* _Excerpt provided_
Children of the Whales suffers from the same problem as many prestige television shows: it boasts a thought-provoking premise, compelling lead characters, and sophisticated visuals, but is such a relentlessly downbeat experience that you’d be forgiven for abandoning ship after a few chapters.
The story unfolds aboard the Mud Whale, a sentient vessel. Its 513 inhabitants have been exiled from their homeland for over 90 years, drifting across a vast ocean of sand punctuated only by the occasional island or abandoned boat. Fourteen-year-old Chakuro is the community’s archivist, tasked with recording births and deaths, strange encounters, and changes in the Mud Whale’s leadership, events he catalogs with almost fanatical devotion. Making his job more bittersweet is the discrepancy between the “marked” residents, whose ability to wield magic (or “thymia,” in the series’ parlance) dooms them to a short lifespan, and the unmarked residents, whose normal lifespans have forced them into the role of caretakers and governors.
To stave off despair, the Mud Whale’s residents eschew emotional display — a point reinforced in the earliest pages of volume one, when Chakuro sheds a tear at a 29-year-old woman’s funeral. Immediately, his peers enjoin him not to weep, lest “the souls at the bottom of the sea cry out for you.” It’s a simple but effective scene, one that reminds us that the Mud Whale’s inhabitants are caught between the real prospect of extinction and the uncertain possibility of survival; only their fierce commitment to living in the present moment preserves their tenuous existence.

* _Record extracts_
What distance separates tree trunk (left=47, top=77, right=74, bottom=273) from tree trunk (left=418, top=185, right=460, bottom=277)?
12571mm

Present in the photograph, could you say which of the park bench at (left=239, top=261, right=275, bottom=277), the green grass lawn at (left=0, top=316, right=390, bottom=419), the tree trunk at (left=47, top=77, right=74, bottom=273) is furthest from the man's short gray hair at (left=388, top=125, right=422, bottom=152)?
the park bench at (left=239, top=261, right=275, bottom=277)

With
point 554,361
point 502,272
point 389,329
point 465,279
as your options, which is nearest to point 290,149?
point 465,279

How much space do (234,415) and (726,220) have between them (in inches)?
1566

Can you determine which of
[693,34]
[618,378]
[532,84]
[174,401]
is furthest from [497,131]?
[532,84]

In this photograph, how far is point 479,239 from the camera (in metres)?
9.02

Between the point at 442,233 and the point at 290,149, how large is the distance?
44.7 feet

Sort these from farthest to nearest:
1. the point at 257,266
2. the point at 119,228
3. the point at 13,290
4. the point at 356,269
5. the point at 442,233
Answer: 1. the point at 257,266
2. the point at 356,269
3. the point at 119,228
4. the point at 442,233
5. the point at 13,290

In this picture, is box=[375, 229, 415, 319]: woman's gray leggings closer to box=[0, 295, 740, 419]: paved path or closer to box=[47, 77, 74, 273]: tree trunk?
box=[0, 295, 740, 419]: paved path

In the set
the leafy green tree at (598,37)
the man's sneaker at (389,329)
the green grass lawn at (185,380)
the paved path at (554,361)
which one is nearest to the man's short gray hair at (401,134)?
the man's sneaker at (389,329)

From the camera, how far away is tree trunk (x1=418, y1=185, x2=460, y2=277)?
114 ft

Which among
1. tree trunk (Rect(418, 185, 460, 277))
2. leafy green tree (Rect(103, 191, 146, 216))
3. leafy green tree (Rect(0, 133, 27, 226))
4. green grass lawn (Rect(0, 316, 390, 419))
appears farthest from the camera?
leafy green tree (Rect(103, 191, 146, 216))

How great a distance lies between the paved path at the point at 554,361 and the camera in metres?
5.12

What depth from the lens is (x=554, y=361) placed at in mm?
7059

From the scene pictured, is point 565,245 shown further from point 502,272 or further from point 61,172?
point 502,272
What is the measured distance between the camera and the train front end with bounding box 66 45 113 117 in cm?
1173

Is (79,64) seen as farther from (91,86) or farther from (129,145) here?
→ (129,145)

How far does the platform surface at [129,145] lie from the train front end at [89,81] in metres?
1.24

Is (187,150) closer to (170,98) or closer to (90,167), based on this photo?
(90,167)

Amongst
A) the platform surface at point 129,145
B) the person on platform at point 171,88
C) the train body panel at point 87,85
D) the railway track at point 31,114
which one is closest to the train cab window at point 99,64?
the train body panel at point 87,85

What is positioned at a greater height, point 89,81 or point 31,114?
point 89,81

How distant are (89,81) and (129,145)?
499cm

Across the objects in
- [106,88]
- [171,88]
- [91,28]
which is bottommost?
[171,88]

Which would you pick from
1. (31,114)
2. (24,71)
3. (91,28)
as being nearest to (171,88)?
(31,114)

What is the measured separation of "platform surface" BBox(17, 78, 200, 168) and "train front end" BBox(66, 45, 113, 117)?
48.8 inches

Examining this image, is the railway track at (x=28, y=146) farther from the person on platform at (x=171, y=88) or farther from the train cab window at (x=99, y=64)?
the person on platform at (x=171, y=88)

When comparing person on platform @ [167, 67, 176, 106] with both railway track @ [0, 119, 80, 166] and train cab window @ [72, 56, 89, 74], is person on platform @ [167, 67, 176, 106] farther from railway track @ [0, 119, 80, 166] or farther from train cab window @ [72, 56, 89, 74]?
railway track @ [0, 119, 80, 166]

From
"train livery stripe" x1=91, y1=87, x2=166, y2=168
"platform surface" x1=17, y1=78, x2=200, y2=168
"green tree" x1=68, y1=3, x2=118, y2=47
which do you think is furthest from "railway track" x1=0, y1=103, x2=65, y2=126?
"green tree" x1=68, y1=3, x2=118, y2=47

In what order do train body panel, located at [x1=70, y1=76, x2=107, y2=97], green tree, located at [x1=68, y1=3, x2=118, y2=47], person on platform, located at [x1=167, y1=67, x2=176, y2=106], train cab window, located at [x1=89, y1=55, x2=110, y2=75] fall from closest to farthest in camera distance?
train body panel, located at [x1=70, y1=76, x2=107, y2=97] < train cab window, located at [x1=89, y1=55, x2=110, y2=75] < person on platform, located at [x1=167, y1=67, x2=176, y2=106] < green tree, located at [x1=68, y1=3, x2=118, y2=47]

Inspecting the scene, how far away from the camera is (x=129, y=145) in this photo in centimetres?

* _Required work_
Continue the Children of the Whales review above, picking up after its final sentence.

* _Exercise response_
While scavenging for supplies on a seemingly deserted island, Chakuro stumbles across a blank-faced girl about his own age. She attacks him with swords and sorcery, only to collapse, unconscious, from the effort of casting a spell. Chakuro is frightened but intrigued, and brings Lykos back to the Mud Whale where he learns her true identity: she’s an apatheia, an emotionless soldier. “Emotions will destroy the world,” she informs Chakuro. “The outside world you want to know so badly about is ruled by people deficient in feeling, using apatheias who have no heart to fight a war without end.”
The next major plot development — a surprise attack — delivers the series’ first truly grim moments, as the Mud Whale’s inhabitants are beaten, impaled, and gunned down by unknown assailants. Though Chakuro and Lykos have been fleshed out enough to earn the reader’s pity, the sheer size of the cast and the suddenness of the ambush blunt the impact of the carnage; we can see that Chakuro is devastated by the loss of his childhood friend Sami, but Sami is such a stock character — innocent, impetuous, infatuated with Chakuro — that her gruesome death registers as a manipulative attempt to illustrate the truth of Lykos’ earlier comments about the outside world. That same kind of heavy-handed editorializing extends to the villains’ physical appearance as well. They look like Juggalos in chain mail, sporting maniacal grins that scream, “Sadists ahoy!”, a point underscored in the gleeful way in which they violate corpses and taunt sobbing victims.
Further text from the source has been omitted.